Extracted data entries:
________

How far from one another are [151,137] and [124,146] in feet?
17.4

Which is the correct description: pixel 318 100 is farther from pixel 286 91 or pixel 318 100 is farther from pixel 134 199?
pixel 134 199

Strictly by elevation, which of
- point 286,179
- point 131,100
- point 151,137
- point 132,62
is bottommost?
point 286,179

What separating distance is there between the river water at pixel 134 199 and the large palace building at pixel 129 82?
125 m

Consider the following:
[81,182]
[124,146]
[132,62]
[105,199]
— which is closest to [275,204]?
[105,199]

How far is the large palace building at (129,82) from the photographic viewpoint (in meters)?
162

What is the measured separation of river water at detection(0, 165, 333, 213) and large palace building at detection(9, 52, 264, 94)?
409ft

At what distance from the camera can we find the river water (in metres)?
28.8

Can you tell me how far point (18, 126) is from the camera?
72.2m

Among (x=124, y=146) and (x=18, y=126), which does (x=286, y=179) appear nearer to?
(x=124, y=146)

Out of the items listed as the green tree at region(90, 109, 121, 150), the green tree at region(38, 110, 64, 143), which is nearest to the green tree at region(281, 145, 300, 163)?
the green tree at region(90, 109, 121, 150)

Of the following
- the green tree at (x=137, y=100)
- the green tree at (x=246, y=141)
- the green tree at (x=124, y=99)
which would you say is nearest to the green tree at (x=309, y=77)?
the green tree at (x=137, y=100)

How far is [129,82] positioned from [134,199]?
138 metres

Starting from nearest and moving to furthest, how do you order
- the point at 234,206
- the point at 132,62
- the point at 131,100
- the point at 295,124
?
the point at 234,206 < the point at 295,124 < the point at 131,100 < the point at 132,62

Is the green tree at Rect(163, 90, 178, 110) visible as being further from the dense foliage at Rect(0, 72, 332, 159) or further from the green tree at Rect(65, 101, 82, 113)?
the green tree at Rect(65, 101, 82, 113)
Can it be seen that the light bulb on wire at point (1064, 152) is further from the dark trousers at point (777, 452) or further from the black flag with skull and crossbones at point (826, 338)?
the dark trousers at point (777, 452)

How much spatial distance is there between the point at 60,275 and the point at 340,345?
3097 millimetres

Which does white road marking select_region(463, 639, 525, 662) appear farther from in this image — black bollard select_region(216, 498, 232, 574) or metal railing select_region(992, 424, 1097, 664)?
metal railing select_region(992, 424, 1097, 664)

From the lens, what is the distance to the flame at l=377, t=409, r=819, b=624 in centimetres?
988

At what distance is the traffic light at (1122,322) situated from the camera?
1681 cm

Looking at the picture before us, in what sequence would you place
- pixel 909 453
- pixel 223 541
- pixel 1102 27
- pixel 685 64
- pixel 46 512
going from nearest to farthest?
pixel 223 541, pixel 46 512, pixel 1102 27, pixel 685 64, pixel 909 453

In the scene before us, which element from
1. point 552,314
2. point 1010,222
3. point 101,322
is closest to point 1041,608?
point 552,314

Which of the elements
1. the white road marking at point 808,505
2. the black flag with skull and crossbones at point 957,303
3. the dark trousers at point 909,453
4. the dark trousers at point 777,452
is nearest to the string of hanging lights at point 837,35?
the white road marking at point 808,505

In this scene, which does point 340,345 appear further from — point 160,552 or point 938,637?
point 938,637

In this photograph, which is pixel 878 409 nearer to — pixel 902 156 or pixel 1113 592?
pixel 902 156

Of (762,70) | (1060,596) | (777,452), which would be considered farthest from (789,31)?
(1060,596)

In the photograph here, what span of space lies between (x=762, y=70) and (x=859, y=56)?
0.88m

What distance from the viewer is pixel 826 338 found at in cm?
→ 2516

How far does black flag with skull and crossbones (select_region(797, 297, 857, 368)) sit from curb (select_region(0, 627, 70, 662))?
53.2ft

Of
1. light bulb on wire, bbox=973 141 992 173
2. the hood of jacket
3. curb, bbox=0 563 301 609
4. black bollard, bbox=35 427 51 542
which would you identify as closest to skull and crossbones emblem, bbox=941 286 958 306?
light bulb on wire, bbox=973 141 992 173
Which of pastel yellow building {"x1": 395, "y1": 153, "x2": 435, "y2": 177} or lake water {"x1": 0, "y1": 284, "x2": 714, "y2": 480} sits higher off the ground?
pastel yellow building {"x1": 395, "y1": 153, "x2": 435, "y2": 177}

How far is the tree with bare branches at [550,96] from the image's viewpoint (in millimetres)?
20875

________

Written problem
Give the lines from the one containing "How far does" through the end of the entries again, exactly as written and with no other lines.

Completed task
How far does black flag with skull and crossbones (select_region(797, 297, 857, 368)) sit from curb (select_region(0, 627, 70, 662))?
53.2ft

Of
1. light bulb on wire, bbox=973 141 992 173
2. the hood of jacket
3. curb, bbox=0 563 301 609
4. black bollard, bbox=35 427 51 542
which would you identify as closest to skull and crossbones emblem, bbox=941 286 958 306?
light bulb on wire, bbox=973 141 992 173
Which of pastel yellow building {"x1": 395, "y1": 153, "x2": 435, "y2": 177} or lake water {"x1": 0, "y1": 284, "x2": 714, "y2": 480} sits higher off the ground?
pastel yellow building {"x1": 395, "y1": 153, "x2": 435, "y2": 177}

How far is the tree with bare branches at [550,96] from the image's viewpoint (in millimetres)?
20875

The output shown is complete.